L’articolo del Daily Telegraph descrive tali abusi come norma negli ospedali inglesi e
conferma ciò che molte famiglie hanno saputo e lamentato per anni. I dati riportati
sono del 2010, ben prima della pandemia, e certamente non in un regime
emergenziale. C’è un argine da ricostruire per evitare di cadere in simili orrori e
perdite di umanità. La carta prova a disegnare garanzie per tutti: che non manchino
le cure, che esse abbiano l’obiettivo di guarire, quando possibile, che ci si occupi
sempre di alleviare ogni forma di sofferenza e dolore. Quest’ultimo punto è stato
ritenuto così importante dalla Commissione, da essere inserito in realtà nel primo
capitolo, dove troviamo il seguente testo: «La persona anziana ha il diritto di
accedere alle cure palliative, nel rispetto dei principi di conservazione della dignità,
del controllo del dolore e della sofferenza sia essa fisica, mentale o psicologica, fino
alla fine della vita. Nessuno dovrebbe essere abbandonato sulla soglia dell’ultimo
passaggio».

Esso è accompagnato dal seguente commento: «Il crescente invecchiamento della


popolazione, l’evoluzione del quadro epidemiologico e i progressi della scienza
medica rendono sempre più attuale la necessità di garantire alle persone anziane un
adeguato accesso alle cure palliative ed un rinnovato sostegno umano, sociale e
spirituale.
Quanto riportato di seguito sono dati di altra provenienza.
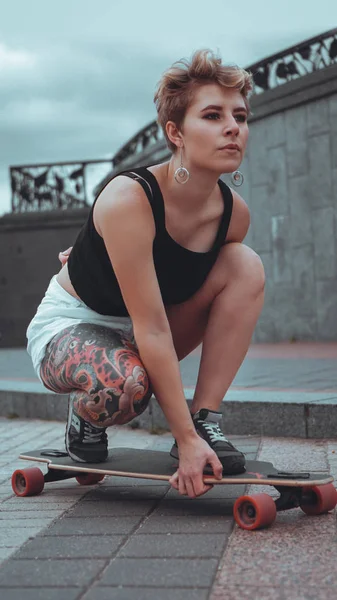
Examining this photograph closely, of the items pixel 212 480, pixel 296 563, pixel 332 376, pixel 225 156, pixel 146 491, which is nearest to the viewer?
pixel 296 563

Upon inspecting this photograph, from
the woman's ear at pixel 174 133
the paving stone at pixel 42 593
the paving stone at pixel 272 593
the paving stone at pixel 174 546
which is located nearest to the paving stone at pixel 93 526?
the paving stone at pixel 174 546

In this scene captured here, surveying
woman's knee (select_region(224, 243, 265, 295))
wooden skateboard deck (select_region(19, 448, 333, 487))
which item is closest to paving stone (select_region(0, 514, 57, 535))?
wooden skateboard deck (select_region(19, 448, 333, 487))

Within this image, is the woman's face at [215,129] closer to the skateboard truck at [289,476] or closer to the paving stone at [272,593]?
the skateboard truck at [289,476]

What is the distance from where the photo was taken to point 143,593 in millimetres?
2057

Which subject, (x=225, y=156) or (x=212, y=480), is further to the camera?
(x=225, y=156)

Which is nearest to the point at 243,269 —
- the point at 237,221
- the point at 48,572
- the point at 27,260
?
the point at 237,221

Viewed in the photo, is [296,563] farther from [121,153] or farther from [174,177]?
[121,153]

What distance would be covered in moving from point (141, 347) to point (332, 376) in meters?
3.46

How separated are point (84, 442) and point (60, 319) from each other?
1.54 feet

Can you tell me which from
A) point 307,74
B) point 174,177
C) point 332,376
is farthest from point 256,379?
point 307,74

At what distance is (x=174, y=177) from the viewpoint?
2.98 m

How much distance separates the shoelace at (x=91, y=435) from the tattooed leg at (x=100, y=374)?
0.53ft

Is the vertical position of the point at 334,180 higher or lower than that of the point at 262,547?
higher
Come evidenziato dalla letteratura internazionale di riferimento, accanto
agli elementi generali su cui si fondano le cure palliative (identificazione precoce,
multidimensionalità della valutazione e delle cure, continuità delle cure e
pianificazione individualizzata dei percorsi di cura e assistenza), occorre considerare
la specificità dei bisogni espressi dai malati anziani e le modalità con cui questi
bisogni si manifestano. In tal senso, occorre considerare che la solitudine è sempre
una condizione dura, ma nei momenti della debolezza e della malattia lo è ancor più.
Con il dolore è insopportabile; si preferisce la morte al soffrire da soli. La richiesta
della eutanasia spesso parte di qui. I familiari, i corpi sociali, la collettività, hanno il
dovere di non delegare alla sola dimensione medica le necessità del morente, ma di
accompagnarlo degnamente e affettuosamente negli ultimi tempi della vita».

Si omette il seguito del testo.